Chioggia beets are a prized heirloom beet now fairly common here in the US. They have a bright pink-fuschia-red color, and when sliced open display very distinctive, attractive concentric rings of pink and white. Unfortunately, this ring pattern fades when they are cooked, but using them raw makes for a very pleasing dish.
This heirloom beet comes from the Italian coastal town of Chioggia, right outside of Venice, often referred to as “Little Venice”. This beet varietal was probably brought to the US in the 1800s by Italian immigrants.
Chioggia is a coastal town, which doesn’t quite strike me as the place where beets would come from. It ends up that all beets - and this includes members of the beet family grown for their leaves, such as swiss chard, as well as those grown for their tubers - are descendants of the sea beet. The sea beet is native to the coasts of Europe, northern Africa and southern Asia. It requires moist, well-drained soils, and does not like shade. It is able to tolerate relatively high levels of sodium in its environment because its leaves are waxy, hence its ability to thrive in coastal areas.
The history of the beet is essentially the history of chard, its close relative and immediate ancestor. It is believed to have originated in the Mediterranean area, a chard-like plant grown for its leaves, that the Greeks, and then the Romans called beta, supposedly because as the seed pods swell, they resemble the Greek letter beta.
The leaves of the various kinds of beets in ancient times were harvested from the wild for use as a cooking green. Many of the chard types we know today were in use then, red chard, as well as light-green and dark-green kinds.

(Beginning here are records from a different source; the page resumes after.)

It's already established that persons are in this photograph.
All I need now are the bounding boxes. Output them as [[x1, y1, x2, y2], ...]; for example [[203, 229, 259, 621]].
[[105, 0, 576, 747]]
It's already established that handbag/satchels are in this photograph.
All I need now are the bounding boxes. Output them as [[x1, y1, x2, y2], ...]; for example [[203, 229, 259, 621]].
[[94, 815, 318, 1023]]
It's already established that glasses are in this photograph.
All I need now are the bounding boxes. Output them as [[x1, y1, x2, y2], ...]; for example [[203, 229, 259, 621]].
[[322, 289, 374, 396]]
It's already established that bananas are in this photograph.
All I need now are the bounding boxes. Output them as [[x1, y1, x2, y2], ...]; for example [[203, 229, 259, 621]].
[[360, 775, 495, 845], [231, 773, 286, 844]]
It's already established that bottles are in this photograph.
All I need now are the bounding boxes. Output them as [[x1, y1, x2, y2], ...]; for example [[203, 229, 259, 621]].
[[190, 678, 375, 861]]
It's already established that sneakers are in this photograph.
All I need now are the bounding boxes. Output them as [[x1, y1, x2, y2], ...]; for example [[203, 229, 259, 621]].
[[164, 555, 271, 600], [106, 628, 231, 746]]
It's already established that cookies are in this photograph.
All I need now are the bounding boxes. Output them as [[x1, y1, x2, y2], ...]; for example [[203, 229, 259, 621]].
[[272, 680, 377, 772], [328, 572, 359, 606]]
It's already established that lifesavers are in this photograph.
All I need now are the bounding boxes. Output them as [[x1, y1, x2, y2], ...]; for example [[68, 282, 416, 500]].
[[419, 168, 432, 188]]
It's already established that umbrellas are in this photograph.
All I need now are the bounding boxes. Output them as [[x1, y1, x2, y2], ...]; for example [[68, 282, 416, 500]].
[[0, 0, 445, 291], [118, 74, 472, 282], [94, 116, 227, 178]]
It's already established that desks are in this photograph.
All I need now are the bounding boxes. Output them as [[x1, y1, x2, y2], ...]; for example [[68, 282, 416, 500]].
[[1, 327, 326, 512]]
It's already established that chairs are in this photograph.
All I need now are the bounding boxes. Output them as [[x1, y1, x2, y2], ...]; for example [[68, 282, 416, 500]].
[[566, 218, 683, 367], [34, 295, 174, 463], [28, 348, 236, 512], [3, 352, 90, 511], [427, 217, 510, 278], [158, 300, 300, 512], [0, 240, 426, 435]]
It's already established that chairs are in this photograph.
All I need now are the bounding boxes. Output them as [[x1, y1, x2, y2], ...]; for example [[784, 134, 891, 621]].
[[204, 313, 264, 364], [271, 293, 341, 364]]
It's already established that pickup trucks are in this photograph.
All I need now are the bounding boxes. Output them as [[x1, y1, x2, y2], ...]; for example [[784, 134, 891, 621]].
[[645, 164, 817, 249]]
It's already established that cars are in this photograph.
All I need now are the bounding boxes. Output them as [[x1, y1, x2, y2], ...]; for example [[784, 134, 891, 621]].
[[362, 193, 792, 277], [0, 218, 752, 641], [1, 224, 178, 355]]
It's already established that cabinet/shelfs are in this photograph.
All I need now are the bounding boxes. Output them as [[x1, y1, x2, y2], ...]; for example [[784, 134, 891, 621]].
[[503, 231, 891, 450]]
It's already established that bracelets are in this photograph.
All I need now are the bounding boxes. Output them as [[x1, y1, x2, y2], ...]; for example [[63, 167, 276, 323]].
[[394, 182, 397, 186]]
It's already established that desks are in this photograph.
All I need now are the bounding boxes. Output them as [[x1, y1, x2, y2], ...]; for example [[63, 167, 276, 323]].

But beets that produce large, fleshy, edible roots were unknown until the 2nd and 3rd centuries A.D. A red beet with a turnip-like root was first described as a food plant in Germany in 1558, and was a rarity at that time in northern Europe. In the16th century in France and Northern Europe this root beet was called "Roman beet" indicating its introduction from Italy.
In Northeastern Italy, I find confusing information on two varietals, the Chioggia beet and the Bassano beet. Some claim that Chioggia beets were originally called Barbabietola di Bassano, and is still sometimes referred to today as Bassano beets, so you will see these names used interchangeably when referring to the beets. Others claim these are two different varietals, Barbabietola di Chioggia hailing from the fishing town of Chioggia along the Adriatic near Venice, and Bassano, or Barbabietola di Bassano, which originated from Bassano del Grappa, in the northern part of the Veneto, and home also to the renowned white asparagus.